SOURCE:
◇ ◇ ◇ ◇ ◇
If Tortoise’s first records were experiments in atmosphere, collage or dimension, “Standards,” their follow-up to 1998’s “TNT,” is a document in density. Far from abandoning their stylized avant-jazz sound, Tortoise has pushed the envelope even further, churning out ten songs that are among their most refined and layered to date.
The one thing that keeps the material on “Standards” from being the band’s best, though, might be the somewhat-unstated drive to constantly expand and break new sonic ground. It’s a drive that has produced ambitious and surreal soundscapes for the band in the past but, when pursued too vehemently, it’s a snarling dog that bites back.
More than many of their contemporaries, Tortoise have managed to tow the line between invention and inaccessibility, writing definition-defying music that seems true to their various directions and aspirations.
Born and bred in Chicago, Tortoise’s early work was inviting and organic, a mind-bending mix of jazz and indie rock that incorporated significant elements of R&B, blues, funk, world music, avant-garde sound constructions and soft-spoken electronica.
After their self-titled 1994 debut, the band reinvented the wheel and successive works – most notably 1996’s “Millions Now Living Will Never Die” and that record’s lynchpin, the breathtaking, 21-minute “Djed” – were fit more for turntables than the dark corners of smoke-filled jazz lounges.
“Standards” strives to be an acknowledgement of their heralded jazz dynamics as much as an homage to their more recent ambient and electronic work.
◇ ◇ ◇ ◇ ◇
(Entries on spatial positioning)
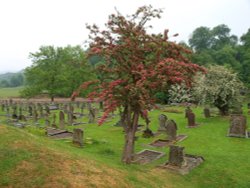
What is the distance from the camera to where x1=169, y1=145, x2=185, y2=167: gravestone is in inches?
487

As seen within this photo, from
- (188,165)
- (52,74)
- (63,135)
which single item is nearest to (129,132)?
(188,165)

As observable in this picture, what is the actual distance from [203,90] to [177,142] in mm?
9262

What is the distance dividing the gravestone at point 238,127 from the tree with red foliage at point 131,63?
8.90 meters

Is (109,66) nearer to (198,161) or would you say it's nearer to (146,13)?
◇ ◇ ◇ ◇ ◇
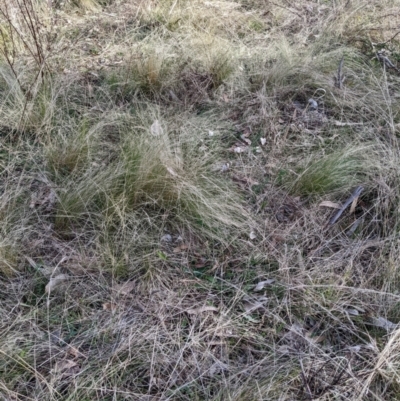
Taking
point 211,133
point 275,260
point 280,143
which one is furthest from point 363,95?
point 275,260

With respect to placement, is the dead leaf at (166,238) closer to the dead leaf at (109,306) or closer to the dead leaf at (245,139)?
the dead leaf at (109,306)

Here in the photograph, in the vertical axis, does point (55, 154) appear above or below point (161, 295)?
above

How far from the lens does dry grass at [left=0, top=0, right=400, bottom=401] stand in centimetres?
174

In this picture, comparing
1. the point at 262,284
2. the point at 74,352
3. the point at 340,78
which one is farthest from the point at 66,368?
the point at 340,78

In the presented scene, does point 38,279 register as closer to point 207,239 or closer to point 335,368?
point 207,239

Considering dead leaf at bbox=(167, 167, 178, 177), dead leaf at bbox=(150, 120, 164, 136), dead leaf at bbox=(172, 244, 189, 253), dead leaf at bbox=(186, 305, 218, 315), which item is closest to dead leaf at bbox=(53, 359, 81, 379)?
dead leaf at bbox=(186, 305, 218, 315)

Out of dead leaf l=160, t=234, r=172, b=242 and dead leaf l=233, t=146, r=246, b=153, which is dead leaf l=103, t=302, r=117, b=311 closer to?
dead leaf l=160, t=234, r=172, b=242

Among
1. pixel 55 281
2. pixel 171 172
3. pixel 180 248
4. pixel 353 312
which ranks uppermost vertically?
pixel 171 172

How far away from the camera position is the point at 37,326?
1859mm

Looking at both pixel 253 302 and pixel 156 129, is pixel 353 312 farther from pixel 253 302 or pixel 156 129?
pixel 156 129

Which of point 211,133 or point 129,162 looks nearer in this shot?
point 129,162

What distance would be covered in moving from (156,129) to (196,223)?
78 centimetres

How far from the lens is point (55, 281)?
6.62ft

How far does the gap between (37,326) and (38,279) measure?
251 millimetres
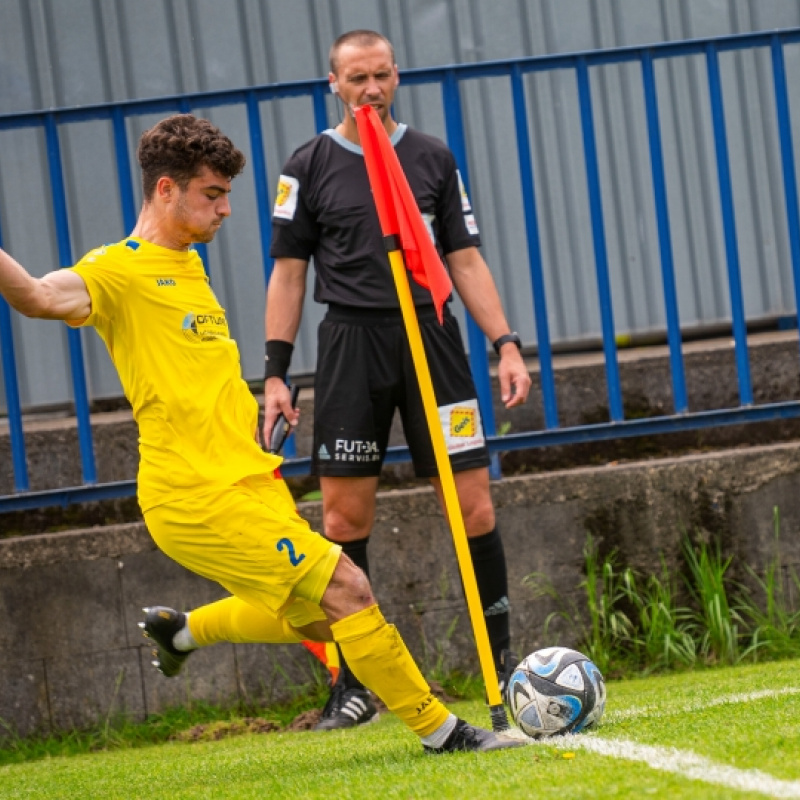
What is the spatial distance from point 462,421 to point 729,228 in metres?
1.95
◇ ◇ ◇ ◇ ◇
YOUR TASK: Condense the paragraph of the Tortoise review that begins "After their self-titled 1994 debut" into one shorter sentence that keeps its main facts.

FINAL RESULT: After their self-titled 1994 debut, Tortoise reinvented their sound, and later records, most notably 1996's "Millions Now Living Will Never Die" and its breathtaking 21-minute centerpiece "Djed," suited turntables more than smoky jazz lounges.